'King of Clubs' Stringfellow dies at 77 after cancer battle
Peter Stringfellow, the flamboyant British nightclub owner who was a magnet for celebrities, has died at the age of 77 from cancer.
The businessman, who had wanted to keep his illness private, died early yesterday after spending time in hospital.
His publicist, Matt Glass, said: "It's very sad news. He passed away in the early hours of this morning. It was kept very private, he didn't want to tell. He wanted to keep it a secret."
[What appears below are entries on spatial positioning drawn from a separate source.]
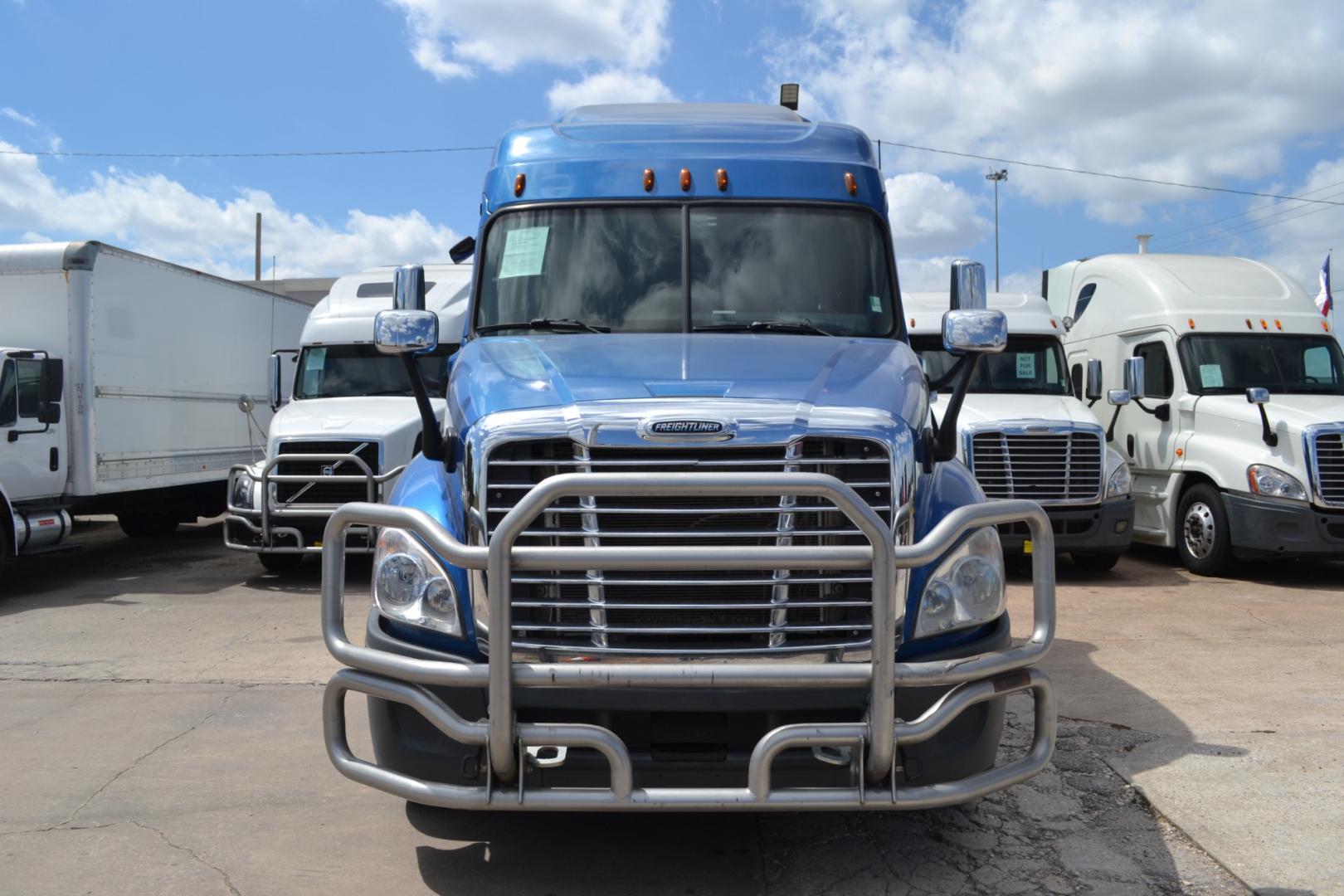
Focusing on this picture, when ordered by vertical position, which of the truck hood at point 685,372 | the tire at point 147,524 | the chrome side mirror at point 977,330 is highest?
the chrome side mirror at point 977,330

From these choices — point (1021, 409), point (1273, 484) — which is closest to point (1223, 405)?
point (1273, 484)

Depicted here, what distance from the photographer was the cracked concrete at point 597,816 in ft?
13.1

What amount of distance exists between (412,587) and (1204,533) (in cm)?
953

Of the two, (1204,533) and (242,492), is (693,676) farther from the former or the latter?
(1204,533)

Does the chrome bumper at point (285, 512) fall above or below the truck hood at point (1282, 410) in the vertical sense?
below

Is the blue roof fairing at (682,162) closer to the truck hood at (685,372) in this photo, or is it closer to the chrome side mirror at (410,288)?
the chrome side mirror at (410,288)

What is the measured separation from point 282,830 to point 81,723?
2228mm

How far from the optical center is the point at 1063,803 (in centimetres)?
473

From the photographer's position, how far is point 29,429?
1023cm

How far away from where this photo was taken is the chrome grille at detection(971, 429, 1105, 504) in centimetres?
1057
Stringfellow - known as the King of Clubs - started in the trade in the early 1960s and recalled booking acts including The Beatles, The Kinks and Jimi Hendrix to play at his clubs.
In 1980, he opened Stringfellows in Covent Garden in London's West End and went on to create venues in Paris, New York, Miami, Beverly Hills and Dublin.
With its topless girls and exuberant after-hours entertainment, the Stringfellow brand became a byword for debauchery and sexual kicks that had echoes of the empire created by late 'Playboy' magnate Hugh Hefner. The mogul said his clubs had hosted A-listers including Prince, Marvin Gaye, Rod Stewart and Tom Jones.
And it was not just celebrities who experienced Stringfellow's hospitality - Professor Stephen Hawking once joined him for dinner at one of the venues.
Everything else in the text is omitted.